Document section:
◇ ◇ ◇ ◇
Member of the Delaware House of Representatives
- In office 1971–1979

Personal details
- Born: Henrietta Richardson July 14, 1914 Baltimore, Maryland, US
- Died: October 21, 1997 (aged 83) Wilmington, Delaware, US
- Party: Democratic
- Occupation: Nurse, politician
- Awards: Inducted into the Hall of Fame of Delaware Women (1998)

= Henrietta R. Johnson =

American politician (1914–1997)

Henrietta Richardson Johnson (July 24, 1914 – October 21, 1997) was an American nurse and the first African American woman to serve in the Delaware General Assembly. Elected in 1970 to the Delaware House of Representatives, she was inducted into the Hall of Fame of Delaware Women in 1998.

== Biography ==
Born in Baltimore, Maryland, on July 24, 1914, Johnson worked as a registered nurse for over 20 years. Elected as a Democrat in 1970, she served four two-year terms in the Delaware House of Representatives representing Wilmington's 3rd District. She lost the Democratic primary election in 1978 to Herman M. Holloway Jr., son of Black state senator Herman Holloway, who went on to serve four terms in the House.

Johnson was the first African American woman to serve in the Delaware General Assembly. She supported legislation to integrate racially the Delaware State Police and provide childcare and healthcare to pregnant and unwed teenagers, distribution of federal food stamps to low-income citizens, financial assistance to senior citizen organizations, renovations to public schools, and community-based social services.
◇ ◇ ◇ ◇
Work to be completed: Reproduce verbatim the stretch of the article on Henrietta R. Johnson from "American politician (1914–1997)" through "Women in 1998.".

Dataset entries:
◇ ◇ ◇ ◇
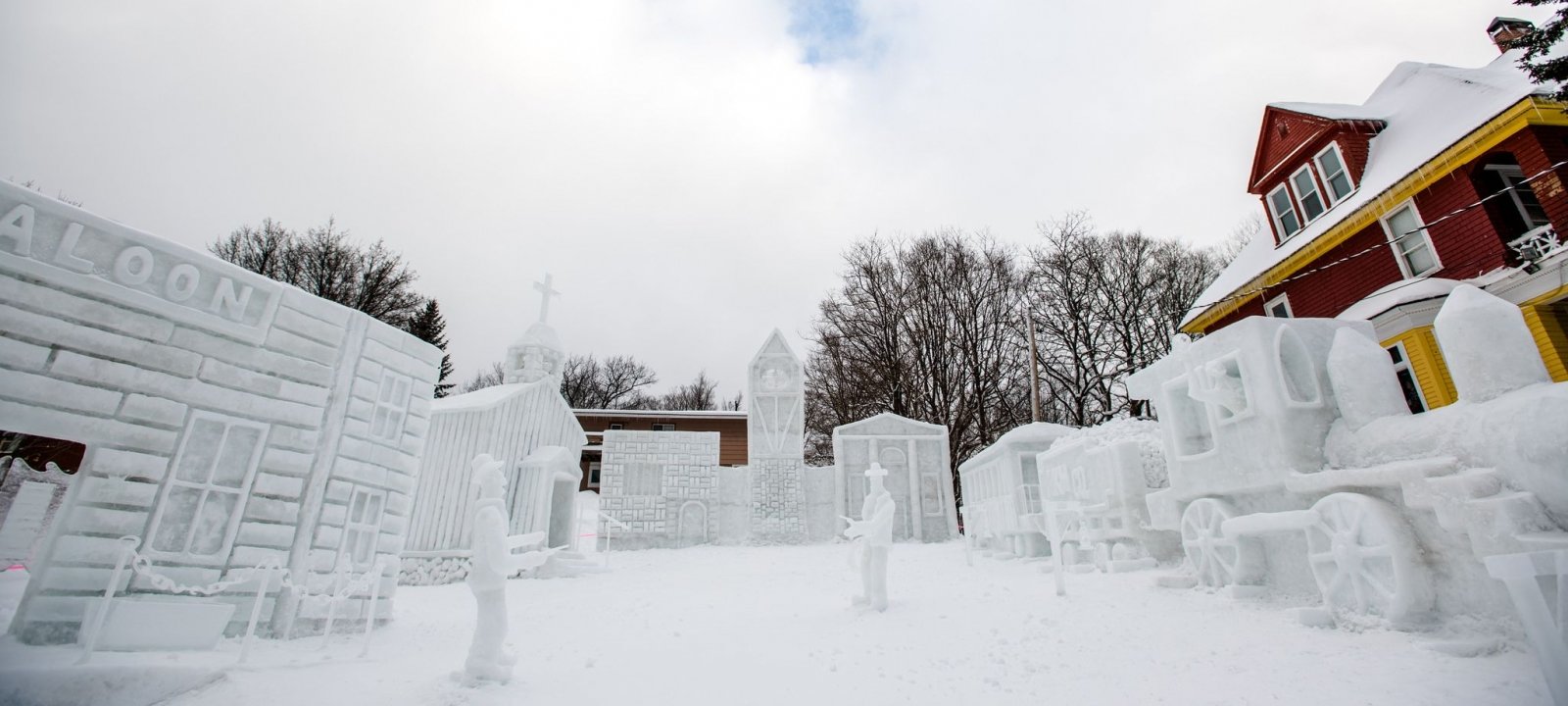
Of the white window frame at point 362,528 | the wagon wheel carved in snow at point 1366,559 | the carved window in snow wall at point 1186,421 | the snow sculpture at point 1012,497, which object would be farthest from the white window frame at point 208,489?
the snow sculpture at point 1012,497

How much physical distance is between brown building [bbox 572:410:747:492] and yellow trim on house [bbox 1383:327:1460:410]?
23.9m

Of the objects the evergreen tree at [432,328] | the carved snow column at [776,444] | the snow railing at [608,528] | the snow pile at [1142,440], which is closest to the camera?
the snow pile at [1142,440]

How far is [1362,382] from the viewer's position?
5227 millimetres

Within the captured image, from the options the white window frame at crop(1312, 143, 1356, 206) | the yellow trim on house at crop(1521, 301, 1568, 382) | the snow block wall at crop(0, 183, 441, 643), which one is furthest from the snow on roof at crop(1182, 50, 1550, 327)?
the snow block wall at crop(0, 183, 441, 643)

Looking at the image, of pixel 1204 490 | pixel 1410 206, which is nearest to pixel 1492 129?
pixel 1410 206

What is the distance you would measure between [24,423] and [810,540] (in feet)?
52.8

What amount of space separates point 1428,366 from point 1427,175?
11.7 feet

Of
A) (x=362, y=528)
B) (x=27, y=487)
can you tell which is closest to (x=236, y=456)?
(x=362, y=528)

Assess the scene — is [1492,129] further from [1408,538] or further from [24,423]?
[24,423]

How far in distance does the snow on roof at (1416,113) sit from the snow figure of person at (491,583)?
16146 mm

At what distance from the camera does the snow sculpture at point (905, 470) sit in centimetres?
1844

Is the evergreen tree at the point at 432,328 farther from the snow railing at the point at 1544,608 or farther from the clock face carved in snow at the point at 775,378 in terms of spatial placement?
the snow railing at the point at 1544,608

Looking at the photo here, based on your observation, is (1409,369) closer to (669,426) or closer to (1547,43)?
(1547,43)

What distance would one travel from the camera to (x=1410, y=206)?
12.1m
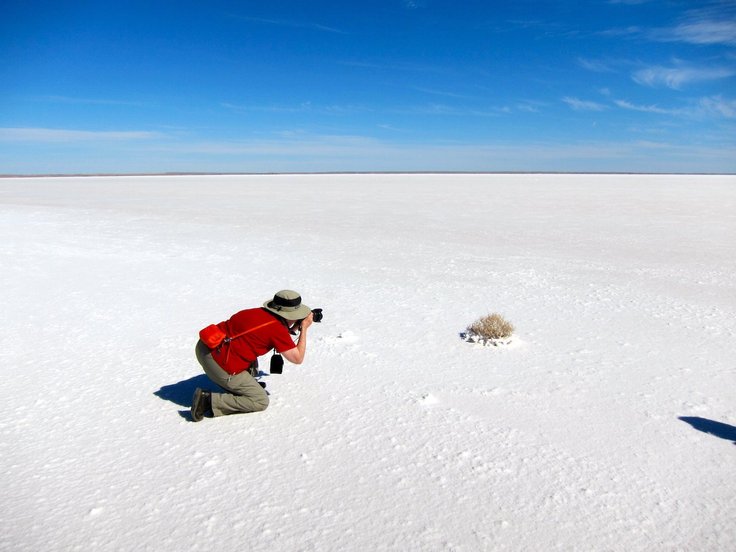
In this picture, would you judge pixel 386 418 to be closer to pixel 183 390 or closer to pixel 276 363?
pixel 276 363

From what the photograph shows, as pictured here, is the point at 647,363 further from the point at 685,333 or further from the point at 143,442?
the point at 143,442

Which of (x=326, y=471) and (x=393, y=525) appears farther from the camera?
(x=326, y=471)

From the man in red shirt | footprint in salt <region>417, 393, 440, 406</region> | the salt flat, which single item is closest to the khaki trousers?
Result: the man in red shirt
◇ ◇ ◇ ◇
Result for this task:
American politician (1914–1997)

Henrietta Richardson Johnson (July 24, 1914 – October 21, 1997) was an American nurse and the first African American woman to serve in the Delaware General Assembly. Elected in 1970 to the Delaware House of Representatives, she was inducted into the Hall of Fame of Delaware Women in 1998.